5. Write About The People You Meet And See
Did you learn something new from a stranger? Were the local people welcoming? In my 1976 travel journal, I describe Ellen, the young woman from Michigan who I met in an Amsterdam hostel. She always wore a pink sweater and told me hair-raising stories about hitchhiking across Europe. A few years later, on the island of Crete, I met Ty from Alberta, and my travel journal from that era describes our walks to monasteries on dirt tracks lined with olive trees, and how she listened to me as I poured out my grief about the loss of my mother a year earlier.
6. Track What You Want To Change
While travel is often seen as a way to indulge, I’ve often found it easier and more natural to let go of unwanted habits when I’m away from home. I’ve quit smoking and stopped eating Doritos (the mainstay of my daily diet before I taught myself to cook!), both when on the road. One strategy that helps is to keep track of what you want to change, whether it’s exercising more, eating differently, handling conflict more productively, or spending less. As the management consultant Peter Drucker said, “You can’t improve what you don’t measure.”
7. Describe Your Moods
Emotions for most of us are more intense when away from home because we can’t depend on our usual anchors. This can be great — and not so great. Describe your highs and lows. Journals are a safe place to rant — better there than with your travel companions.
8. Use Your Journal To Boost Your Creativity
On trips away from home, I’m often inspired to try different writing forms, like rhymed verse, haiku, and limericks. Many people sketch. If you don’t want to draw, you can still collect ticket stubs, museum passes, bus tickets, currency, and other local memorabilia and then create collages in your journal. All you need is a small pair of scissors and a glue stick. I’m not great at watercolor, but I often paint a streak down the side of a journal page for a burst of color.
9. Brainstorm On The Written Page
Being in a different environment often brings a fresh perspective on our lives back home. On a trip to Britain in 1976, I described in my journal the many charms I observed in the British way of life. Towards the end of our visit, while writing in my journal one day, I had an epiphany: I’d try to write an article for American readers who were unfamiliar with the public footpath system or (then low-cost) bed and breakfasts. On the flight home, I highlighted relevant passages from my journal. And indeed, a few months later, I sold the article to an airline magazine — and thus was a writing career born.

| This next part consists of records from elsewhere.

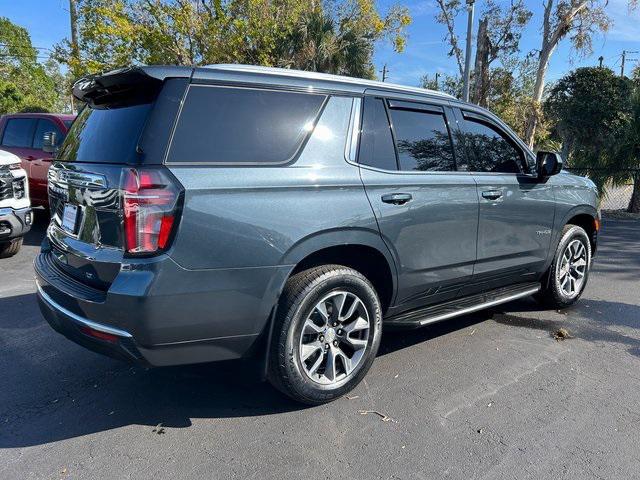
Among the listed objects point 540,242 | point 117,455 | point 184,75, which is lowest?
point 117,455

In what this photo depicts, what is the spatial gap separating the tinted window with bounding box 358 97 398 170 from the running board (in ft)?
3.50

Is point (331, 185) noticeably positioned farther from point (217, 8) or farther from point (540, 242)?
point (217, 8)

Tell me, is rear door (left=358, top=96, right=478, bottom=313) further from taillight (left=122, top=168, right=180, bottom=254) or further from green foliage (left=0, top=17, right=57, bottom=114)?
green foliage (left=0, top=17, right=57, bottom=114)

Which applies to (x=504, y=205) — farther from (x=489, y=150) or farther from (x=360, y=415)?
(x=360, y=415)

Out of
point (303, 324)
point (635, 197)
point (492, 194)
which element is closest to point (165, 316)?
point (303, 324)

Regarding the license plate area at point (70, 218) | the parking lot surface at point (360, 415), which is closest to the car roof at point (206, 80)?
the license plate area at point (70, 218)

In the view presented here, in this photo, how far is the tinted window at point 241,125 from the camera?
266 centimetres

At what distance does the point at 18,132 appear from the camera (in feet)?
29.3

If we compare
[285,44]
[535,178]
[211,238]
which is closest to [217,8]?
[285,44]

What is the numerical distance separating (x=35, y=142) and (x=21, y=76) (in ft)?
153

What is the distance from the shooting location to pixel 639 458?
2654mm

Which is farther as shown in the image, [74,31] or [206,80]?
[74,31]

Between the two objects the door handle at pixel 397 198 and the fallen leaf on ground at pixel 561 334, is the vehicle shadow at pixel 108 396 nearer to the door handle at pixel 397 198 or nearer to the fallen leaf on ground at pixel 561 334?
the door handle at pixel 397 198

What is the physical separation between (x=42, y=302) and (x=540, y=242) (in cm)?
396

I’m not alone! Elizabeth Gilbert became the author of the best-selling 2007 memoir Eat, Pray, Love after her year traveling abroad following a traumatic divorce. Jeff Bezos, founder of Amazon, wrote a business plan on spare napkins while traveling across the U.S. And Howard Schultz, former chairman and CEO of Starbucks, hatched the idea of creating a coffee company while visiting Italy.
Travel diaries are just not about travel, they’re about life. As the classic American travel writer Paul Theroux said, “Travel is a state of mind. It has nothing to do with existence or the exotic. It is almost always an inner experience.”
No better way exists to discover and express that “inner experience” than through a travel diary. If you’re planning a trip, grab the moment and get started! Go find yourself the perfect notebook and pen for your taste, and start your journey.